複数の依存項目を一度にコマンドに与えるケースは自然によく起こりうるものであり、これらについては依存項目が 1 つだけ (single) だったものをそのまま複数にすればよい。自動変数 $^ を使える場合はコマンドは single の場合と同じになる:

multiple[bulk]→single
target: prereq1 prereq2
    echo $^ > $@

もしくは

multiple[bulk]→multiple[foreach]
target1 target2: prereq1 prereq2
    echo $@ $^ > $@

もしくは

multiple[bulk]→multiple[bulk]
target1 target2: prereq1 prereq2
    command $^

multiple [foreach] → single もしくは multiple [bulk]

複数の依存項目を別々に扱うのにターゲットが 1 つに固定されてしまっており、ナンセンスなのでこれらは用途なし。

multiple [foreach] → multiple [foreach]

複数の依存項目に対して別々に、同一のもしくはパターン化可能なコマンドを適用したい場合。

「ある拡張子を持つような全てのファイルに対して同一の処理を行いたい」というような場合にはパターンルール (型ルール) が便利。
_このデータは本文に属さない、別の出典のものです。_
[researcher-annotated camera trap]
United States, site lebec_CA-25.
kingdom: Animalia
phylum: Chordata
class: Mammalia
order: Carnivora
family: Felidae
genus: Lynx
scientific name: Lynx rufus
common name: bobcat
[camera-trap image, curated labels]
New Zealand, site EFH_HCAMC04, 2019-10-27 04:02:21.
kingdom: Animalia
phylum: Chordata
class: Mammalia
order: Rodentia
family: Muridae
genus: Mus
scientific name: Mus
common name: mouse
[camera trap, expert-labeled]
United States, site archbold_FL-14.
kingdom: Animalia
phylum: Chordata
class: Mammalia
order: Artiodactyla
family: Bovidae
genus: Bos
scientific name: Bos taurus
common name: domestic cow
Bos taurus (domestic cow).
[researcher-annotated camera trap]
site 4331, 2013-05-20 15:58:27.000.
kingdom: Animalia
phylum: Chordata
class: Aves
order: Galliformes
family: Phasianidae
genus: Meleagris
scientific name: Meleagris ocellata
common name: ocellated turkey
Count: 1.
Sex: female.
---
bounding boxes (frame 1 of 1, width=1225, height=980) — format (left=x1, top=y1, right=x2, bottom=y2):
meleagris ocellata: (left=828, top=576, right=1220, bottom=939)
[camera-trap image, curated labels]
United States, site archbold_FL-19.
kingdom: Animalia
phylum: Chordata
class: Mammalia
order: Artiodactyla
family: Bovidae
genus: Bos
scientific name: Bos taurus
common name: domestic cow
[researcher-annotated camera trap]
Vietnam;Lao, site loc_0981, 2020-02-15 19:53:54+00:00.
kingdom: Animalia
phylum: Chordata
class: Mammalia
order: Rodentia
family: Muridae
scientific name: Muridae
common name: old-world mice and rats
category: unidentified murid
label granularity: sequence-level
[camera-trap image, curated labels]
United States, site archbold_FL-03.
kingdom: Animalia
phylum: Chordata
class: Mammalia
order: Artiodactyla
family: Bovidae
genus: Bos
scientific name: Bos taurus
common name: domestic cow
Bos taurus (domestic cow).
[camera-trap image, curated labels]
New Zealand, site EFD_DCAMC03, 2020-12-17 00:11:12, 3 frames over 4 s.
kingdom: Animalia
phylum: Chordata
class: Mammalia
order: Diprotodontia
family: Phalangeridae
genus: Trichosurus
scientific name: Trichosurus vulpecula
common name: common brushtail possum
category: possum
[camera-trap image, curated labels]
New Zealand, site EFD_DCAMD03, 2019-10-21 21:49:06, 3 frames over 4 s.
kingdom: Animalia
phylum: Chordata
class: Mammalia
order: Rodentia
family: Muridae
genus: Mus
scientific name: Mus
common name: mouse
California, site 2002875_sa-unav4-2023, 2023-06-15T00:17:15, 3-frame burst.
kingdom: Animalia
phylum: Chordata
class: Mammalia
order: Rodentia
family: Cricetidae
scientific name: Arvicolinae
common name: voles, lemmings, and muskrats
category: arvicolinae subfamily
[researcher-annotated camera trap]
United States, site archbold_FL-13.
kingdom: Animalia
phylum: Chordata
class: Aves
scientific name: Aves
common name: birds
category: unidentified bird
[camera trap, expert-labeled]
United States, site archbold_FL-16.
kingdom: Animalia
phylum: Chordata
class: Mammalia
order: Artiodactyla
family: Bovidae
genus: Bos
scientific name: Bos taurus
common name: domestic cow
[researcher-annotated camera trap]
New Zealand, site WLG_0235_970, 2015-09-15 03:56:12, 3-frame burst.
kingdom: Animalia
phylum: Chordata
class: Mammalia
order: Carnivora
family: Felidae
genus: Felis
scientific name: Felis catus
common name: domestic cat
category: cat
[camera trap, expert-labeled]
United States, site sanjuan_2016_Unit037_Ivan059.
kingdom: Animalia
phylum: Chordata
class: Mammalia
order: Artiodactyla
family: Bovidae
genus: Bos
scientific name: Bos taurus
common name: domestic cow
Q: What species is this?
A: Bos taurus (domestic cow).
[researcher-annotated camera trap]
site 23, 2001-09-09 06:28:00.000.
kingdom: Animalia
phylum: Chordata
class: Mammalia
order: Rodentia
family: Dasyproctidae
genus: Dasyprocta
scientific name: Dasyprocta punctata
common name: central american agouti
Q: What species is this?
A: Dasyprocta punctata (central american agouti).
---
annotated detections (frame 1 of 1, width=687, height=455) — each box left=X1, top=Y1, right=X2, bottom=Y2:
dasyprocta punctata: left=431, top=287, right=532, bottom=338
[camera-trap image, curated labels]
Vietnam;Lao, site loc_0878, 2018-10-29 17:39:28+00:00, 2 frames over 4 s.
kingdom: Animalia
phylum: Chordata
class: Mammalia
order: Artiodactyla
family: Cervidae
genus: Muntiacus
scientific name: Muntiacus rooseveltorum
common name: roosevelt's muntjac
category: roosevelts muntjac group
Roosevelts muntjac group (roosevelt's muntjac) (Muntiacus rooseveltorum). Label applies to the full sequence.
例えば .c ファイルから .o ファイルを生成する

multiple[foreach]→multiple[foreach]_case1
%.o: %.c
    $(CC) -c $(CFLAGS) $(CPPFLAGS) $< -o $@

は GNU Make のビルトイン型ルールとなっていて、最初から使用できる。

そうではなく、「特定のいくつかのファイルに対して同一の処理を行いたい」場合には、foreach 組み込み関数とマクロを使用する。例えば、

multiple[foreach]→multiple[foreach]_case2
ORIGINAL_DIR = from/
OBJS = a b c

define COPY
$(1): $(2)
    cp $(2) $(1)
endef

$(foreach OBJ, $(OBJS), $(eval $(call FUNC, $(OBJ), $(addprefix $(ORIGINAL_DIR), $(OBJ)))))

というルールでは、from/ ディレクトリにある 3 つのファイル a, b, c をそれぞれカレントディレクトリにコピーするルールを生成する。読みにくいので、ファイル名に規則性があり上記のパターンルールで書ける場合はなるべくそちらで書く。